-- Aim of the exercise --
Starting at the first line below, copy through to the last line exactly.

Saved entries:
┄┄┄┄┄┄┄┄┄┄┄┄┄┄┄┄┄┄┄┄
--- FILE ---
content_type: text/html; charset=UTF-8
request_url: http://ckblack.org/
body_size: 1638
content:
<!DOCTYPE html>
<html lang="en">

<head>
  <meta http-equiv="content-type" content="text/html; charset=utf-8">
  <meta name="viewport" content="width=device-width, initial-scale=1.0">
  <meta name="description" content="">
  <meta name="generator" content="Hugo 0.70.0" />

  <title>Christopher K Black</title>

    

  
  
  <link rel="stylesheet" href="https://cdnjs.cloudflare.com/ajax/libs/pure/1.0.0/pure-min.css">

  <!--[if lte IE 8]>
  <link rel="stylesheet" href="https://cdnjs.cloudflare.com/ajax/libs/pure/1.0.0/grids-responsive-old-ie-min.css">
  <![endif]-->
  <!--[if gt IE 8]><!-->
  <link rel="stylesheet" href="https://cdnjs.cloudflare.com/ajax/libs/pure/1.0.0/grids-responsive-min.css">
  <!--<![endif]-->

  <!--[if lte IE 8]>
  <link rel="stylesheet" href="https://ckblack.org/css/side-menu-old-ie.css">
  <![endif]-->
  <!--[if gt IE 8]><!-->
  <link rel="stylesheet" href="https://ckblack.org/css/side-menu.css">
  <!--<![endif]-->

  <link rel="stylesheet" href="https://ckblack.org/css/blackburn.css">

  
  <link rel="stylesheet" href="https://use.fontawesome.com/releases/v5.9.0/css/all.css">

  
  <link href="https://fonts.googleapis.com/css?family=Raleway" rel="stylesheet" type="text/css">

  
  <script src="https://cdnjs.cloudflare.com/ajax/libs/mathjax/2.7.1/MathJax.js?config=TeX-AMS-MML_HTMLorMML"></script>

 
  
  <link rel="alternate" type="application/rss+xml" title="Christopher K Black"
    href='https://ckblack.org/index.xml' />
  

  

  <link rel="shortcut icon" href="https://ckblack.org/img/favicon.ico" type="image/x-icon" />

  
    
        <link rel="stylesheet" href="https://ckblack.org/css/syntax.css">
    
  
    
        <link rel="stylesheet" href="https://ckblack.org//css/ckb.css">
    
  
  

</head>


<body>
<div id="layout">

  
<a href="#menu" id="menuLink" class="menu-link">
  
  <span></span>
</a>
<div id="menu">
┄┄┄┄┄┄┄┄┄┄┄┄┄┄┄┄┄┄┄┄
-- The answer --
--- FILE ---
content_type: text/html; charset=UTF-8
request_url: http://ckblack.org/
body_size: 1638
content:
<!DOCTYPE html>
<html lang="en">

<head>
  <meta http-equiv="content-type" content="text/html; charset=utf-8">
  <meta name="viewport" content="width=device-width, initial-scale=1.0">
  <meta name="description" content="">
  <meta name="generator" content="Hugo 0.70.0" />

  <title>Christopher K Black</title>

    

  
  
  <link rel="stylesheet" href="https://cdnjs.cloudflare.com/ajax/libs/pure/1.0.0/pure-min.css">

  <!--[if lte IE 8]>
  <link rel="stylesheet" href="https://cdnjs.cloudflare.com/ajax/libs/pure/1.0.0/grids-responsive-old-ie-min.css">
  <![endif]-->
  <!--[if gt IE 8]><!-->
  <link rel="stylesheet" href="https://cdnjs.cloudflare.com/ajax/libs/pure/1.0.0/grids-responsive-min.css">
  <!--<![endif]-->

  <!--[if lte IE 8]>
  <link rel="stylesheet" href="https://ckblack.org/css/side-menu-old-ie.css">
  <![endif]-->
  <!--[if gt IE 8]><!-->
  <link rel="stylesheet" href="https://ckblack.org/css/side-menu.css">
  <!--<![endif]-->

  <link rel="stylesheet" href="https://ckblack.org/css/blackburn.css">

  
  <link rel="stylesheet" href="https://use.fontawesome.com/releases/v5.9.0/css/all.css">

  
  <link href="https://fonts.googleapis.com/css?family=Raleway" rel="stylesheet" type="text/css">

  
  <script src="https://cdnjs.cloudflare.com/ajax/libs/mathjax/2.7.1/MathJax.js?config=TeX-AMS-MML_HTMLorMML"></script>

 
  
  <link rel="alternate" type="application/rss+xml" title="Christopher K Black"
    href='https://ckblack.org/index.xml' />
  

  

  <link rel="shortcut icon" href="https://ckblack.org/img/favicon.ico" type="image/x-icon" />

  
    
        <link rel="stylesheet" href="https://ckblack.org/css/syntax.css">
    
  
    
        <link rel="stylesheet" href="https://ckblack.org//css/ckb.css">
    
  
  

</head>


<body>
<div id="layout">

  
<a href="#menu" id="menuLink" class="menu-link">
  
  <span></span>
</a>
<div id="menu">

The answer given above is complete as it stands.